> _EXTRACT PROVIDED_:
--*--
I think this might be the most beautiful thing that I’ve read of yours to date.
Also, first comment! Ever! Yessss.
I really want to go through all my childhood stuff and sort through it sometime. I think when I graduate I will make an extra hard effort to do it. Also so when I move I can have a box of me that I get to keep and bring with me whereever I move.
P.S. When you were describing your mini boots and helmet, I got an image of little Renee getting ready to ride. It was adorable
When I had just finished high school I spent that summer helping my Aunt clean out my grandfathers basement. He had gone to live in the veterans wing of Sunnybrook hospital and my Aunt had finally come to terms with the fact that ooh-aah was just not coming back home to live with her and my uncle again in the house they had shared all through her childhood and into her adulthood.
Everything in the basement belonged to my grandfather, and as my Aunt and I went through everything, sorting out that which would be thrown out, recycled, donated to charity or kept as momentos I learned a great deal about the man my sisters and I affectionately called “ooh-aah”.
--*--
> _DATA RECORDS_:
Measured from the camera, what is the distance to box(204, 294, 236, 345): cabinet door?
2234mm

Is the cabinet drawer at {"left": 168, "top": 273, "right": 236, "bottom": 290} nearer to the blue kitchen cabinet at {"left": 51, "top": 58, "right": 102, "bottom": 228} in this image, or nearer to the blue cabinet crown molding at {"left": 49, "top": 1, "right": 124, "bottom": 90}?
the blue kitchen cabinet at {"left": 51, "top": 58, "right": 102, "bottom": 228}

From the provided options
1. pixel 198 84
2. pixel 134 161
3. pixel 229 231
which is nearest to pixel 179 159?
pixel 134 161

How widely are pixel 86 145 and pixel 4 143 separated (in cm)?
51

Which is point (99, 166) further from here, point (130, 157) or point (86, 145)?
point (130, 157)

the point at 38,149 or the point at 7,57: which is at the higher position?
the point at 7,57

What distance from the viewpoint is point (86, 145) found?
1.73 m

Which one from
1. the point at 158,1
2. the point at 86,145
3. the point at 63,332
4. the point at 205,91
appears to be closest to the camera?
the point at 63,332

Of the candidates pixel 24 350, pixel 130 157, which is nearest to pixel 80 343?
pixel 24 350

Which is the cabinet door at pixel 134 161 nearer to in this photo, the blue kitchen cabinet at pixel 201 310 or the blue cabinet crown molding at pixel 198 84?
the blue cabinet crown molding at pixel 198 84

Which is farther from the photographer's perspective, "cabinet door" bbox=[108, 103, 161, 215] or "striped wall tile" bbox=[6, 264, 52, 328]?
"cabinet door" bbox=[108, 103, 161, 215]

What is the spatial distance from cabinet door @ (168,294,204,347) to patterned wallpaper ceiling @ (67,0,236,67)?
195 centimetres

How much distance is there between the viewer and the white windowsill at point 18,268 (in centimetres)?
--*--
> _TASK REQUIREMENTS_:
Answer from the comments:
(a) What image did the first commenter get when reading the description of the mini boots and helmet?
(b) Where had the grandfather gone to live?
(c) What did the grandfather's grandchildren affectionately call him?
The records are separate material and have no connection to the comments.

> _RESPONSE TO THE TASK_:
(a) An image of little Renee getting ready to ride.
(b) The veterans wing of Sunnybrook hospital.
(c) "ooh-aah".